═════ Bacaan untuk Ditinjau

Transformasi pesat dengan properti mewah nan elit pada kawasan Solo Baru, tak bisa dilihat hanya sekedar perkembangan kota biasa. Terlebih, gentrifikasi pada beberapa desa di Kecamatan Grogol itu berkembang dengan kondisi awal berupa wilayah yang hanya persawahan dan ladang kosong berubah menjadi bagaikan kota idaman.

Seperti peremajaan kota lainnya, luas wilayah yang tetap dengan permintaan tak terbatas membuat harga lahan dan properti pada Kawasan Solo Baru terus membumbung tinggi. Pada salah satu desa pada Kawasan Solo Baru bernama Gedangan, rata-rata harga propertinya telah mencapai 6-7 jt per meter persegi, jika yang berada di pinggir jalan raya bisa lebih tinggi. Harga tanah termahal terdapat pada sepanjang Jl. Ir Soekarno, mulai dari Simpang Empat Pandawa hingga Patung Soekarno.

══════════
═════ Kumpulan Data

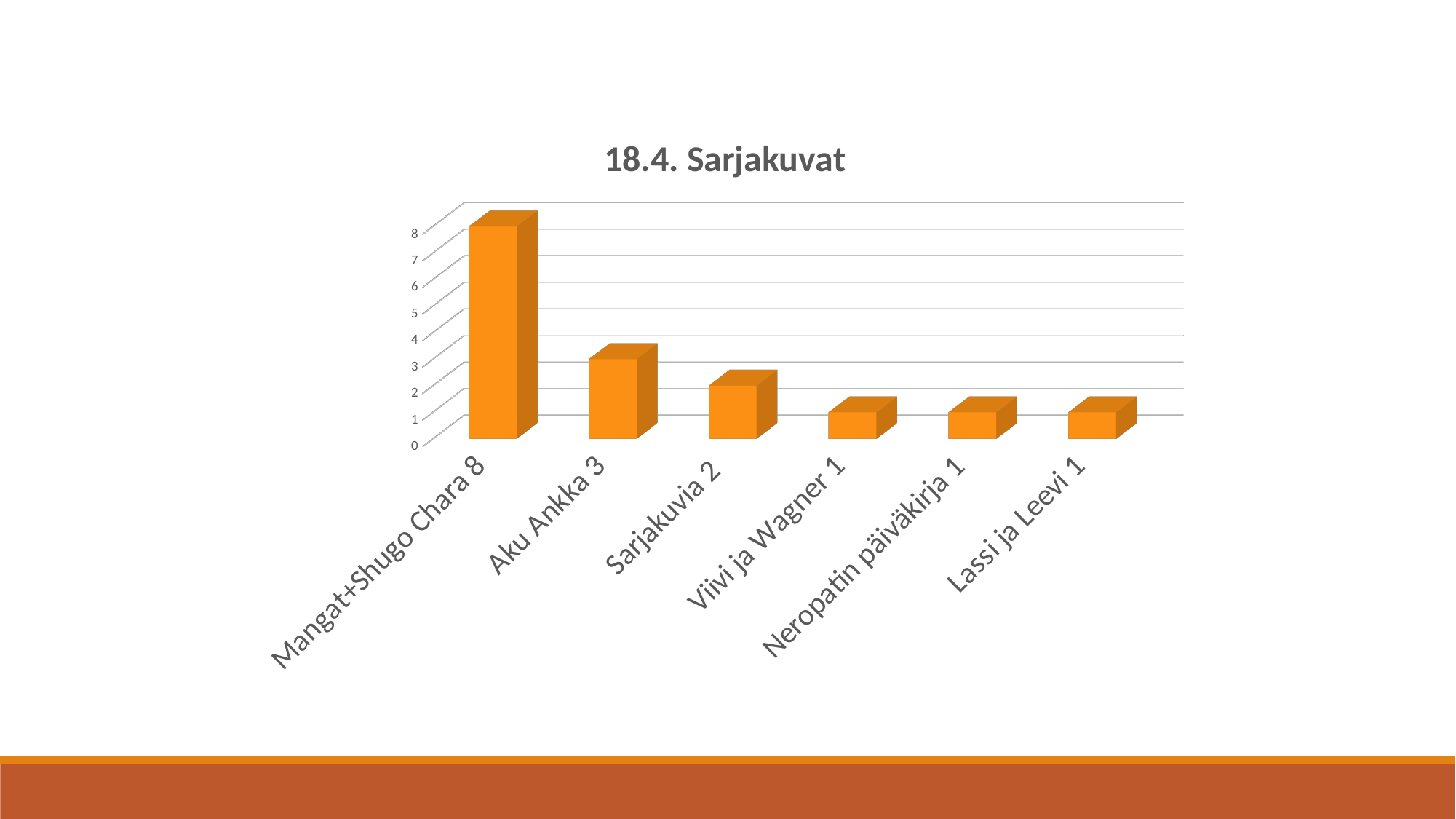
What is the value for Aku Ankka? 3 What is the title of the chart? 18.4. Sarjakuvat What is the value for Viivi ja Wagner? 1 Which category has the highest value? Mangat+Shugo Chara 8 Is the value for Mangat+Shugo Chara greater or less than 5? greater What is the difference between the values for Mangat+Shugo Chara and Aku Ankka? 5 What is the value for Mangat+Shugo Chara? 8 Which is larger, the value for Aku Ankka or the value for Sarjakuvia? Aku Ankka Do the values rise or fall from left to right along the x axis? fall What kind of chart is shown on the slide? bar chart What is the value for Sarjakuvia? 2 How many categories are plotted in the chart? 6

══════════

Yang Kamu Kerjakan = Lanjutkan bacaan tentang perubahan kawasan Solo Baru, mulai tepat setelah kalimat terakhirnya.

Jawaban Tugas =
Memang, penawaran mahal tak membatasi semua orang untuk membeli atau menyewa sebuah properti. Namun, nilai yang mencapai puluhan juta permeter tentu tak mungkin buruh pabrik berupah UMR Rp. 2.138.00,00 di Kabupaten Sukoharjo yang membelinya. Gentrifikasi bukan hanya sekedar transformasi stok perumahan maupun lahan di kawasan perkotaan, ini lebih erat berkaitan dengan pergeseran yang dihasilkan dalam pertarungan kelas merebutkan properti yang dihasilkan (Zhang, 2018).

Tak mengherankan, properti yang berada di pinggir jalan utama Solo Baru maupun tempat strategis untuk berbisnis dimiliki oleh perusahaan multinasional, sekelas Pizza Hut, Hartono Mall, KFC, The Park Mall, Sorum kendaraan merk Harley Davidson, Best Western dan brand investasi ternama lainnya. Sebab, properti mahal yang ditawarkan memang hanya investor kaya yang mampu menjangkaunya.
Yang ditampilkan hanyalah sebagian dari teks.